Roise: Native plants in North Carolina have evolved with fire. So they’re fire adapted in one way or another. Oaks will survive because they have thick bark. The acorns have been buried in the ground by squirrels. Yellow poplar, their seeds are small, but they work their way into the soil, and they’ll sprout up as soon as you get some sunlight. Sweet gum trees and saplings, many will get killed by the fire, depending on the intensity. But they have a root system that keeps producing, even though the fire might have killed the overstory. Red maple, their adaption is to produce a lot of seeds that will blow in from miles away. Next spring, if there is enough sunlight hitting the forest floor, you’ll get some red maple trees coming out. The classic fire adapted species, the keystone one, is longleaf pine. It’s not found at Pilot Mountain, but you do have some loblolly pine trees as well as shortleaf and Virginia pine. All of those pine species have an adaptation to fire.
TA: How can fire actually benefit plants and animals?
Kays: In terms of how burns can benefit wildlife – in the long-term, they create habitat structures that our wildlife are evolved to thrive in. So for example, the red-cockaded woodpecker on the coastal plain evolved to be adapted to longleaf pine forest. Fire creates a forest with a very open understory with mature longleaf pines widely spaced, and with grasses and wildflowers that support the insects the red-cockaded woodpecker needs.

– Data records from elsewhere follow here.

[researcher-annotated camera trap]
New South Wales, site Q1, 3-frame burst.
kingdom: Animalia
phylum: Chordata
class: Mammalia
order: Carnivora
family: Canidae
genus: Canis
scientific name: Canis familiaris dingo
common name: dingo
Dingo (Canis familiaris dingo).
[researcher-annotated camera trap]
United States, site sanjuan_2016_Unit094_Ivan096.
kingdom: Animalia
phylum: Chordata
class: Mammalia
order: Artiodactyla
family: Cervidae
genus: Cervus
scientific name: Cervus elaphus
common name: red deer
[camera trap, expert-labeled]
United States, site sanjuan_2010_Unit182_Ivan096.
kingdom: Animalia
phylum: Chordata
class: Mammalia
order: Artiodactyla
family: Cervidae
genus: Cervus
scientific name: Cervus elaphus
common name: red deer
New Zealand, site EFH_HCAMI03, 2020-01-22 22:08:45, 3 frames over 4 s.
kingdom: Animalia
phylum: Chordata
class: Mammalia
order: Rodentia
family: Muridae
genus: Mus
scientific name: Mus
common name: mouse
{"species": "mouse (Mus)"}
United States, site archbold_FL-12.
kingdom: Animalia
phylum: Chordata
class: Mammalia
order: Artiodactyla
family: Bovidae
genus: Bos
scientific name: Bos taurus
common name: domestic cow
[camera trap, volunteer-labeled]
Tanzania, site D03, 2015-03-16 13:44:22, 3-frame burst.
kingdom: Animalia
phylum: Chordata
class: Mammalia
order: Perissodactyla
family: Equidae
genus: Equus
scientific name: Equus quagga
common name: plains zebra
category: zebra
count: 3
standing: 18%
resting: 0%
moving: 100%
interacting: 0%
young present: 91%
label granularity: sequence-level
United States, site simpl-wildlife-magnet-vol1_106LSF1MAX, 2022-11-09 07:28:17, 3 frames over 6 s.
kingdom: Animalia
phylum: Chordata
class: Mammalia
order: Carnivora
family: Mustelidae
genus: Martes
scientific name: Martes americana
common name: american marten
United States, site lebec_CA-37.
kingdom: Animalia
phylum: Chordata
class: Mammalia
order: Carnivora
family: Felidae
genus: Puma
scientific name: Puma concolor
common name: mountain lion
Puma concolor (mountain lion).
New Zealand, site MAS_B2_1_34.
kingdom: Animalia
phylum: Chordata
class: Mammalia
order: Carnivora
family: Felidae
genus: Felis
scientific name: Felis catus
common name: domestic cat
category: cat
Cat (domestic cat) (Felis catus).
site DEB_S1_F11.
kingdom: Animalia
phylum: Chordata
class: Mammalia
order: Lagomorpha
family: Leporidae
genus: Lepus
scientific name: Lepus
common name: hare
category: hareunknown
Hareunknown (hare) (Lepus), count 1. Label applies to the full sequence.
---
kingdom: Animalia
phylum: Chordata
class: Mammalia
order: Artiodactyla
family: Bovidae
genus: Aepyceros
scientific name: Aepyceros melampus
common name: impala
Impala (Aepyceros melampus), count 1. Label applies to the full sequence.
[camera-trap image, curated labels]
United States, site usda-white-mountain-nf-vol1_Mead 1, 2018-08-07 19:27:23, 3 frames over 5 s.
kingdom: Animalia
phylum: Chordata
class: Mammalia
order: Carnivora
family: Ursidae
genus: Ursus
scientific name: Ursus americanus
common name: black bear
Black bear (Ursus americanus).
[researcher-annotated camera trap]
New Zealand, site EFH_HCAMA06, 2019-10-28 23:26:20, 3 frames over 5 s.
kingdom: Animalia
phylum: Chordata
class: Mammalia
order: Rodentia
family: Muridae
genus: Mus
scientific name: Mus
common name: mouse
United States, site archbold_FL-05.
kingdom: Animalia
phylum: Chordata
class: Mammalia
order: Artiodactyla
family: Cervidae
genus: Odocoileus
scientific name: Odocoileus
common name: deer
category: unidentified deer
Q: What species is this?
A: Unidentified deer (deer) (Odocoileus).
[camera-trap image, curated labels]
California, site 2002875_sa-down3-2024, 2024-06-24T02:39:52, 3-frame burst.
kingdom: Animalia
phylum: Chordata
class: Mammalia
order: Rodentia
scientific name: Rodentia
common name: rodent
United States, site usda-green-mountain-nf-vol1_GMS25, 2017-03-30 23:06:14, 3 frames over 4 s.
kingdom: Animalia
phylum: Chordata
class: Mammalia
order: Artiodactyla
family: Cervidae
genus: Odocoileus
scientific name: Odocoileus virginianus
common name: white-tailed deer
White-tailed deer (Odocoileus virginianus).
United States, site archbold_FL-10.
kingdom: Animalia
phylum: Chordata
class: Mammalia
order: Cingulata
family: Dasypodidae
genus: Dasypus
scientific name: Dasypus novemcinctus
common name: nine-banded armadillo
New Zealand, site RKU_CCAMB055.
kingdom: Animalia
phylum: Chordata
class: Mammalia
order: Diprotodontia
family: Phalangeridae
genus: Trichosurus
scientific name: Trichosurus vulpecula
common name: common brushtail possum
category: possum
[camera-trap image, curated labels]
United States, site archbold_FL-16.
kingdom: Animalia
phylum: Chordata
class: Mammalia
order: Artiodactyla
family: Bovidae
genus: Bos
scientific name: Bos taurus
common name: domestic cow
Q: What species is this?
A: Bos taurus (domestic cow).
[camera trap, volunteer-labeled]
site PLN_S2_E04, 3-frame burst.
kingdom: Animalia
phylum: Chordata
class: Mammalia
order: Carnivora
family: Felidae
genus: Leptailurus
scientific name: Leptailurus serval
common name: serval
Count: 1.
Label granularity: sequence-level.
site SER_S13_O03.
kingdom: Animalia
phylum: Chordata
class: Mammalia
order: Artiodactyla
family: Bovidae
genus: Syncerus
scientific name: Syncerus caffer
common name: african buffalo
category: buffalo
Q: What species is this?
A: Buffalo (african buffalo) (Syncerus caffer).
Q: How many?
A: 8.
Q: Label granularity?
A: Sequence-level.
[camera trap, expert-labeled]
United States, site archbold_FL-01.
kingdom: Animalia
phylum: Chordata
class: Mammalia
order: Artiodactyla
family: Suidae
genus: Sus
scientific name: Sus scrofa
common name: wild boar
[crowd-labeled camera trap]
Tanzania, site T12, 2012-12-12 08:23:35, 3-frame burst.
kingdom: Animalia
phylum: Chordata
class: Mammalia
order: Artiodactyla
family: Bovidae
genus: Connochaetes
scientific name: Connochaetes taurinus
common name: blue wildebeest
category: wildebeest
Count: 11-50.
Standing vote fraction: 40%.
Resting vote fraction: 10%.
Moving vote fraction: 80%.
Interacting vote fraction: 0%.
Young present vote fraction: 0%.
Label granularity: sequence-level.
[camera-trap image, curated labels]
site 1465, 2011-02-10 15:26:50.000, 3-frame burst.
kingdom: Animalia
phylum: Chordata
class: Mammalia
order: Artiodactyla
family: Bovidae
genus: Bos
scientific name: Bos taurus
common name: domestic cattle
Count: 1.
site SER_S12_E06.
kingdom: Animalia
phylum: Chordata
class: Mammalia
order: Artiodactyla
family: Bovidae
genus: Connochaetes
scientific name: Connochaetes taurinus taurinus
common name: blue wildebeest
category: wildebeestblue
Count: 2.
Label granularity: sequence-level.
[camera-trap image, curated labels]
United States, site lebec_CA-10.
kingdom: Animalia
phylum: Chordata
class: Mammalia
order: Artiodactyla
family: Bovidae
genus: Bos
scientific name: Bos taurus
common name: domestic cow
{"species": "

Roise: Fire reduces the fuel loading in a forest. Some smaller trees, diseased trees and some medium sized shrubs will be killed. Fire will open up the canopy so more sunlight will hit the ground. Add to that nutrients in the ash going into the soil. With that combination, come next spring there are going to be a lot more fresh, succulent, nutritious grasses in the understory. That means there will be better foraging for wildlife. That’s one of the reasons, in fact a primary tool, for increasing wildlife habitat quality. Wildlife managers commonly burn their forest on a regular cycle, like every three to four years.
TA: What is the fire season in North Carolina?
Kays: We have very different ecosystems and we have different fire seasons than the Western United States. Our natural fire seasons are spring and fall. The weather tends to be drier. In the fall, hardwoods, or non-conifers, that’s when they drop their leaves, and the leaves start to dry out and become flammable. If you think about our summer – the humidity is just so high. Which isn’t to say we never have wildfires in the summer, and prescribed fire in the summer can produce needed fire effects, but you think about stepping outside in the summer in North Carolina…yeah. It’s pretty wet.
Editor’s note: This story has been updated to reflect that longleaf pine is not found at Pilot Mountain.